**EXERCISE DESCRIPTION:** Reproduce the airplane window discussion word for word, from "First for the" to "and noise insulation.".

**PROVIDED TEXT:**
+++

Am I blind or is the question not really answered?
So the hole is there so that air gets through and the pressure difference is at the outermost pane, OK. What's wrong with it being on the middle pane? What would happen if there was no hole?
My main guess (I'm not an expert) is that it's to ensure that the double-window system is fully redundant. Without the hole, in the event of an outer-window failure the inner window would already have gone through a variable and probably large number of hours of stress from differing air pressure. With the hole, the middle window is (hopefully) effectively factory-fresh with zero service hours at the moment it takes over. That would be especially good if the failure of the outer window had anything to do with a quality defect in that window (or mishandling of it) instead of being completely adventitious: in that case, maybe it's not the only window pane in the aircraft with a dodgy service-life rating? If the outer windows have to be replaced every n flying hours, then not stressing the middle windows would also make sure that they don't have to be replaced as often. (This seems a bit clearer from reading the io9 version http://io9.com/why-is-there-a-hole-in-airplane-windows-17036... , though I don't think it's stated explicitly there either.)
The purpose of the smudge pane should be obvious.
There are two panes and a hole left to explain.
First for the panes:
The article says the two panes are for safety reasons and I buy that. Equally important in my opinion is another reason.
It's the same reason you probably have double panes in your home: thermal and noise insulation.

+++

**DATASET EXCERPTS:**
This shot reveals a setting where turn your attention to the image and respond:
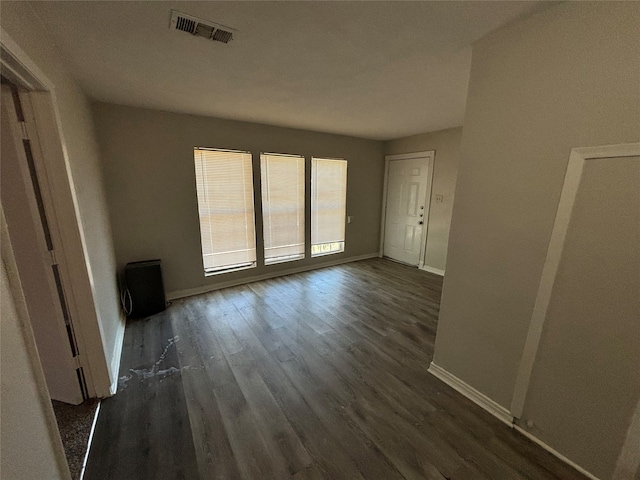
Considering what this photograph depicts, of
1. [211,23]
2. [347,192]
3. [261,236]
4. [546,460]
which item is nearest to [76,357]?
[211,23]

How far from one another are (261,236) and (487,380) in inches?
126

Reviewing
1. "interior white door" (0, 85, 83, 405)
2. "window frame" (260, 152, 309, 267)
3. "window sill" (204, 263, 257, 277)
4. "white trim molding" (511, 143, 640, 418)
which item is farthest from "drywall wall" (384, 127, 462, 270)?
"interior white door" (0, 85, 83, 405)

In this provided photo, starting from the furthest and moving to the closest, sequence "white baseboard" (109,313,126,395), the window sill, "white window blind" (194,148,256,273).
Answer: the window sill, "white window blind" (194,148,256,273), "white baseboard" (109,313,126,395)

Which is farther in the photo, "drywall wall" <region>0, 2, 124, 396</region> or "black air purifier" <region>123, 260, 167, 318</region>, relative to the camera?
"black air purifier" <region>123, 260, 167, 318</region>

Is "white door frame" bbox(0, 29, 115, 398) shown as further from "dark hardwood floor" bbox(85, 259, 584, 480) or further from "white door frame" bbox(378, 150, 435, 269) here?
"white door frame" bbox(378, 150, 435, 269)

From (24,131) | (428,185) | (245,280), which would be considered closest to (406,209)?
(428,185)

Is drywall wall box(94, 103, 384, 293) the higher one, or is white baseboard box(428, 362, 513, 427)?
drywall wall box(94, 103, 384, 293)

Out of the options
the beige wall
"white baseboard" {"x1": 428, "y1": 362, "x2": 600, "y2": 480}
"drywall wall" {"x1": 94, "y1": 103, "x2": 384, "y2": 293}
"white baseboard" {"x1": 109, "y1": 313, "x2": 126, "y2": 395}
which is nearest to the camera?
the beige wall

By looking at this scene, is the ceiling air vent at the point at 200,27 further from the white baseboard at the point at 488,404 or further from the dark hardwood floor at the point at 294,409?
the white baseboard at the point at 488,404

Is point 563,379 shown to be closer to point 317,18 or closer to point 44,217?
point 317,18

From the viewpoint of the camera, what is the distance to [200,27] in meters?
1.45

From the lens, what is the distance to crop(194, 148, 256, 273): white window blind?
11.2 ft

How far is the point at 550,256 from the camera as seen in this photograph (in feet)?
4.52

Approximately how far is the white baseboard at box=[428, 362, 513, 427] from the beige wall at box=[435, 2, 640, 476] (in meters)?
0.05
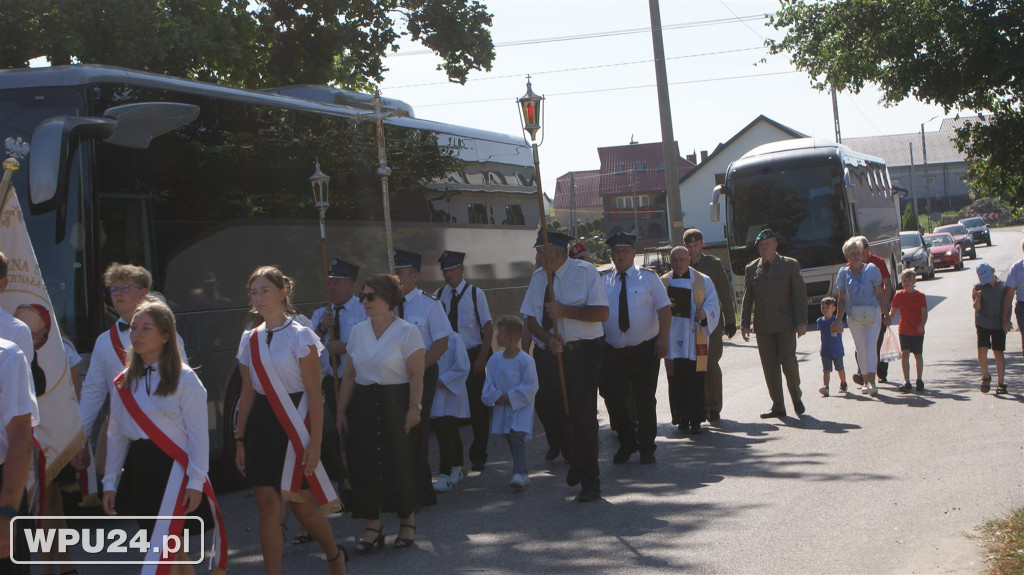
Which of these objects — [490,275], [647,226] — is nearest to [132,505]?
[490,275]

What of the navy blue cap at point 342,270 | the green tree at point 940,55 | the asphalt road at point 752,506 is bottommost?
the asphalt road at point 752,506

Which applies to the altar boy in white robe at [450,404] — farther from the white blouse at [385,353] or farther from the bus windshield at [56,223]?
the bus windshield at [56,223]

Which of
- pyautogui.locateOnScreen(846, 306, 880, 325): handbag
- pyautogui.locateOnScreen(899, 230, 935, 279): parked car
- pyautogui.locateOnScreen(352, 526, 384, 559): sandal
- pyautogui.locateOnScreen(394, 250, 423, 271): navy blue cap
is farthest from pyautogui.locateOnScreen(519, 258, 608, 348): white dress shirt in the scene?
pyautogui.locateOnScreen(899, 230, 935, 279): parked car

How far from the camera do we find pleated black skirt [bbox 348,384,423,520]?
21.9 ft

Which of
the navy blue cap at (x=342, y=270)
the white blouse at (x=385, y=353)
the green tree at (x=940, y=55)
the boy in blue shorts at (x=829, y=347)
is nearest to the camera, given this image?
the white blouse at (x=385, y=353)

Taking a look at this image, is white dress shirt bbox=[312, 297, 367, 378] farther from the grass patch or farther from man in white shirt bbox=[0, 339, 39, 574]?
the grass patch

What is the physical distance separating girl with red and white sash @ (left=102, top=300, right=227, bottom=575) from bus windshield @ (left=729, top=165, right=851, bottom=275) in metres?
19.2

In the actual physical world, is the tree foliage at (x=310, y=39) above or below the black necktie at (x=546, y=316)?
above

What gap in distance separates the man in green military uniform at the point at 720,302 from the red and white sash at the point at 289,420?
577cm

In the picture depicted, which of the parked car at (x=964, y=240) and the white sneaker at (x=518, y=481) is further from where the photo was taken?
the parked car at (x=964, y=240)

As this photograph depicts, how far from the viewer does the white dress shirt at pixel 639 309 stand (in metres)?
9.13

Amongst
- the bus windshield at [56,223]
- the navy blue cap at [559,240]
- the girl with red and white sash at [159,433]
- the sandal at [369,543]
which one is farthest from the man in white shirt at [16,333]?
the navy blue cap at [559,240]

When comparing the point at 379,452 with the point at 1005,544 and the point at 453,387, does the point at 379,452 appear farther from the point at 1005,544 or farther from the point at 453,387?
the point at 1005,544

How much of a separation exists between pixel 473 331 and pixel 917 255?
30603 mm
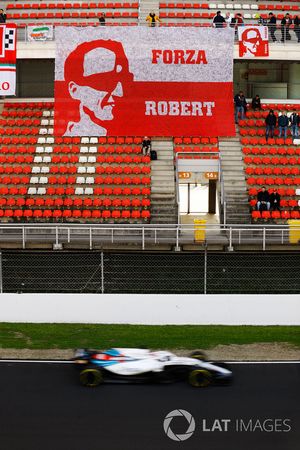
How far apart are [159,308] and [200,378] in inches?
198

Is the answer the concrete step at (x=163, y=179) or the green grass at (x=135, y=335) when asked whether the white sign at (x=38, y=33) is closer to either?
the concrete step at (x=163, y=179)

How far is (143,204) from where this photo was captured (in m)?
27.5

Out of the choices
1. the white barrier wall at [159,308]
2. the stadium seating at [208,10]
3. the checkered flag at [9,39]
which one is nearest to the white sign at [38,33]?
the checkered flag at [9,39]


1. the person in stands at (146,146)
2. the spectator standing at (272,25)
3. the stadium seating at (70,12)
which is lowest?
the person in stands at (146,146)

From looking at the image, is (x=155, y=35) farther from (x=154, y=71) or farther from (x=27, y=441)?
(x=27, y=441)

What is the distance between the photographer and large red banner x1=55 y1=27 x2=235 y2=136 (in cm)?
2765

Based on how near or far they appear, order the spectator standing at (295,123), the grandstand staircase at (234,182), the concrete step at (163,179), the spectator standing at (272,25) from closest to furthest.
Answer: the grandstand staircase at (234,182), the concrete step at (163,179), the spectator standing at (295,123), the spectator standing at (272,25)

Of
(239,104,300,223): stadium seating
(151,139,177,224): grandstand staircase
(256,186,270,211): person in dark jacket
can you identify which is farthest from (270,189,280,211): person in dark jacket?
(151,139,177,224): grandstand staircase

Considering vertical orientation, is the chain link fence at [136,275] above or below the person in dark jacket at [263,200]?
below

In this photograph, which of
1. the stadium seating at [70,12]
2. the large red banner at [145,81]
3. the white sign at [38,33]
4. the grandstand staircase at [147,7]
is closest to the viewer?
the large red banner at [145,81]

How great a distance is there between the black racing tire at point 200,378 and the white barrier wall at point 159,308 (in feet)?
16.1

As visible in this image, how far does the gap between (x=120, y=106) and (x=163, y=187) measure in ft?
10.6

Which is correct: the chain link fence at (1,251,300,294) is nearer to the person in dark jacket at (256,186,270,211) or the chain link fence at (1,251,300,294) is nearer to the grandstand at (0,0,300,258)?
the grandstand at (0,0,300,258)

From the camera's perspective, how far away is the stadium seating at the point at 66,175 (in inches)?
1069
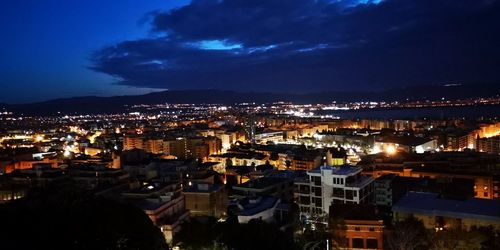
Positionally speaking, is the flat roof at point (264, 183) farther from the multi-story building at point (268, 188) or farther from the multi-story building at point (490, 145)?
the multi-story building at point (490, 145)

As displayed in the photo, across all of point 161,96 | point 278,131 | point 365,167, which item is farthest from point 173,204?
point 161,96

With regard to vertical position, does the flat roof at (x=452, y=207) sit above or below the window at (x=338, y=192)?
below

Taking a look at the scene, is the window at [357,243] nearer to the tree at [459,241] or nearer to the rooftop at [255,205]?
the tree at [459,241]

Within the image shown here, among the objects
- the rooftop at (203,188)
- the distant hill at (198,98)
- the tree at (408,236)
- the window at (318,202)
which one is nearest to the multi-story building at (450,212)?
the tree at (408,236)

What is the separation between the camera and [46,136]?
4588 cm

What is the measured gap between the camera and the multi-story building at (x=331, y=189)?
12.3 metres

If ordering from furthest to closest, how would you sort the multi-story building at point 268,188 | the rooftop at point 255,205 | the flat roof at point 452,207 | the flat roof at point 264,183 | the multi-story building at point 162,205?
1. the flat roof at point 264,183
2. the multi-story building at point 268,188
3. the rooftop at point 255,205
4. the flat roof at point 452,207
5. the multi-story building at point 162,205

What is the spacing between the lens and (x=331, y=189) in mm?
12555

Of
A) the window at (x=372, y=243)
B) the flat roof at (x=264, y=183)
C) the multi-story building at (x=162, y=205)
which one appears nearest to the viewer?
the window at (x=372, y=243)

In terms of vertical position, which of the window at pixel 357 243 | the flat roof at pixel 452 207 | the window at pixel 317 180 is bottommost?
the window at pixel 357 243

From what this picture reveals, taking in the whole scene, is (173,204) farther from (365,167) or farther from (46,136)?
(46,136)

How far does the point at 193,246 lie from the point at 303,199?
16.2 feet

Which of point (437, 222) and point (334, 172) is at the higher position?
point (334, 172)

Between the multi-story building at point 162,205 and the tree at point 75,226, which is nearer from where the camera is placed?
the tree at point 75,226
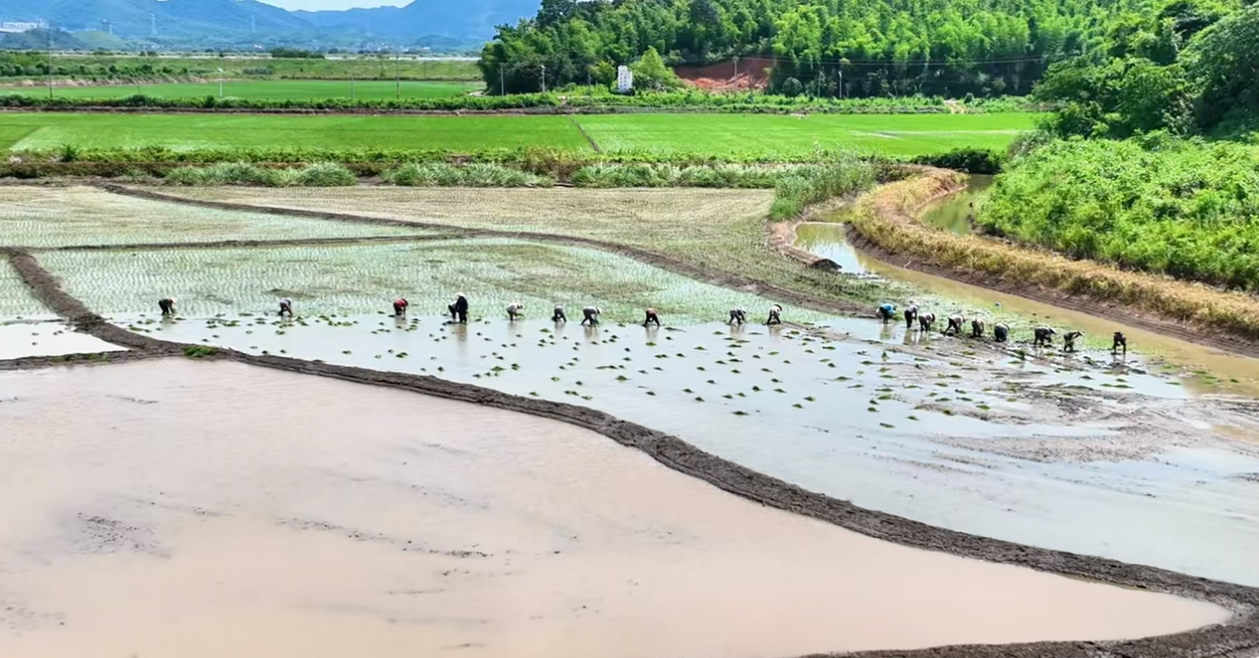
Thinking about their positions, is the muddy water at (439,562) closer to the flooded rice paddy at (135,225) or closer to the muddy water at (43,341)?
the muddy water at (43,341)

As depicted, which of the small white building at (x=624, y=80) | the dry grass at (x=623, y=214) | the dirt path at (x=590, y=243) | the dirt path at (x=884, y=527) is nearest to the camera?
the dirt path at (x=884, y=527)

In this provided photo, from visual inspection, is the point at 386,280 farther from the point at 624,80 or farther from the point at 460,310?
the point at 624,80

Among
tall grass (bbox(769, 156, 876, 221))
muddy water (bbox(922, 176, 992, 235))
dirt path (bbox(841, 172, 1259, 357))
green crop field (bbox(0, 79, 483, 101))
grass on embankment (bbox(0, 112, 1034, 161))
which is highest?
green crop field (bbox(0, 79, 483, 101))

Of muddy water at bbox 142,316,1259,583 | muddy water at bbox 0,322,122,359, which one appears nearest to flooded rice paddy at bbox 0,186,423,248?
muddy water at bbox 0,322,122,359

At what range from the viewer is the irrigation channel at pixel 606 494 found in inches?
322

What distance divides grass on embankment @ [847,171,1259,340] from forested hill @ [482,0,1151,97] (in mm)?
62675

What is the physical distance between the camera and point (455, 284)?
20234 millimetres

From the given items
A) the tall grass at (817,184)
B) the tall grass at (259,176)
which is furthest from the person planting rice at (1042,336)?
the tall grass at (259,176)

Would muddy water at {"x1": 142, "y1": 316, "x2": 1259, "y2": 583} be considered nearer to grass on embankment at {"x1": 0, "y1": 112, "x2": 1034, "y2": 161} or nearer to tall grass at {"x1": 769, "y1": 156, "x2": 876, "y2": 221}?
tall grass at {"x1": 769, "y1": 156, "x2": 876, "y2": 221}

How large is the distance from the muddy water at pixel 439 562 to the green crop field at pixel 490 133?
3326 cm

+++

**ANSWER IN FULL:**
First for the panes:
The article says the two panes are for safety reasons and I buy that. Equally important in my opinion is another reason.
It's the same reason you probably have double panes in your home: thermal and noise insulation.